Unlike most other fields of study, classics is not a single academic subject, as are mathematics, history, or psychology. Rather, it is the study of Greek and Roman cultures in all their facets, as well as the cultures with which they interacted in the broader Mediterranean context. Classics usually involves language study: most classics majors study ancient Greek, Latin, or both languages. This allows them direct access to primary sources, be they literary works, inscriptions, or ancient graffiti. Classics majors also study archaeology, art history, literature, philosophy, religion, science, and other dimensions of the ancient world. The field is, therefore, by nature interdisciplinary. Those who choose classics learn to place individual ancient texts and artifacts in their broader cultural context. They also develop intercultural literacy by engaging with cultures and value systems different from their own, hone communication skills, both written and spoken, and deepen their understanding of the complex relationship between past and present and envision the future. For those with broad interests, classics is an especially satisfying major, as students don’t have to choose between their love of art, literature, history, languages, theater, etc., but can explore all of these in their ancient contexts. Classics also appeals to those with specialized interests, whether these be the study of ancient economies, religious beliefs, medical writings, or shipwrecks. Breadth and depth are characteristics of the field, as anyone who has attended a classics conference will soon discover.

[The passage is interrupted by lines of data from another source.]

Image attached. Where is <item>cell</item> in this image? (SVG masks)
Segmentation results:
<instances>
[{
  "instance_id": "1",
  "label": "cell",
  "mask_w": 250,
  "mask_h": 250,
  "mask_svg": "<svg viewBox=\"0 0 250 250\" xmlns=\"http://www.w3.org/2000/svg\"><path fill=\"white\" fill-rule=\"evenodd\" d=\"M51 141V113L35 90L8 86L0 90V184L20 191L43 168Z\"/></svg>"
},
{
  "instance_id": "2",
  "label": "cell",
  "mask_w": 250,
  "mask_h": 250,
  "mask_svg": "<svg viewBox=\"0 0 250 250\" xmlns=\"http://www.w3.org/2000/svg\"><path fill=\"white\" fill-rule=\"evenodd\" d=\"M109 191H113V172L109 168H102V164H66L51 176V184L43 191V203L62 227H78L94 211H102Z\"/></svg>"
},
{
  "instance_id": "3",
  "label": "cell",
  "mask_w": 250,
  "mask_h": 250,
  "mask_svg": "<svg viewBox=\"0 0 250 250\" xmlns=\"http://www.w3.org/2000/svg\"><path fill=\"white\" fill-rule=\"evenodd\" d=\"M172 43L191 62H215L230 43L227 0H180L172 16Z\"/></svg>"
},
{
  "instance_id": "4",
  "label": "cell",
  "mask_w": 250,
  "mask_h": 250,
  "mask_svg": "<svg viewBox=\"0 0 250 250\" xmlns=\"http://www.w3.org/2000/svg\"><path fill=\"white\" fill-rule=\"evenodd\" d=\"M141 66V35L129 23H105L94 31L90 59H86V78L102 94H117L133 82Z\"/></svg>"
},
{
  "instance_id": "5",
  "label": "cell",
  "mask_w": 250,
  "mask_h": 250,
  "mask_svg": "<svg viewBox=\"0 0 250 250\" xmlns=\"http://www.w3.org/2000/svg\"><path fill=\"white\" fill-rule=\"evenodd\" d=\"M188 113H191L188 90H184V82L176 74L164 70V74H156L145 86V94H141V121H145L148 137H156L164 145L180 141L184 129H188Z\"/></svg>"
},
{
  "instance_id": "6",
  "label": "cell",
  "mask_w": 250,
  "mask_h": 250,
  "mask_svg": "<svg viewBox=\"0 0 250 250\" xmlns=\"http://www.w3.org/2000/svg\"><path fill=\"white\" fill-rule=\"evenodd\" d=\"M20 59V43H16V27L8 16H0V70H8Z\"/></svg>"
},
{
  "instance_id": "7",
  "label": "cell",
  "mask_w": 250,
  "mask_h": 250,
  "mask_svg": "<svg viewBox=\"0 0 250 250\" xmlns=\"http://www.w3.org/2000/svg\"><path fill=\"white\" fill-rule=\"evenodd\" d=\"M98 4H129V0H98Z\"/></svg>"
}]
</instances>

The study of classics develops a variety of skills and capabilities that are applicable, both directly and indirectly, to a wide range of professions. As the Princeton Review notes in its concluding assessment of the classics major, “Classics majors get on well in life because they develop intellectual rigor, communications skills, analytical skills, the ability to handle complex information, and, above all, a breadth of view which few other disciplines can provide.” Certainly, classicists are disproportionately represented in medicine and law. Again, the Princeton Review notes that “students who major or double-major in Classics have a better success rate getting into medical school than do students who concentrate solely in biology, microbiology, and other branches of science,” and that “Classics majors (and math majors) have the highest success rates of any majors in law school.”[1]

Indeed, classics majors pursue all sorts of careers, making it hard to answer the question “so what can you do with that?” in a sentence or two. We have included eight profiles of classics alums who have gone on into employment sectors that are of particular interest to classics graduates. Highlighted in these snapshots are ways in which a classics degree provides relevant skills and experiences across multiple fields. When we put out the call to classics faculty for alums to highlight, we received dozens of leads suggesting alums who had gone on to careers as varied as (in no particular order): theater director, airline executive, digital media specialist, chocolatier, research librarian, video game designer, publisher, nuclear reactor operator, accountant, live and studio sound engineer, arborist, and company founder and CEO. Although some of these positions require graduate degrees, all of these alums got their start in classics and continue to rely on the skills they developed during their undergraduate education.

[1] Pepperdine University law professor Derek Muller shows that classics majors had the highest LSAT scores in a study of LSAT data of 2013 law school applicants. As Professor Muller notes, the best prospective law students read Homer.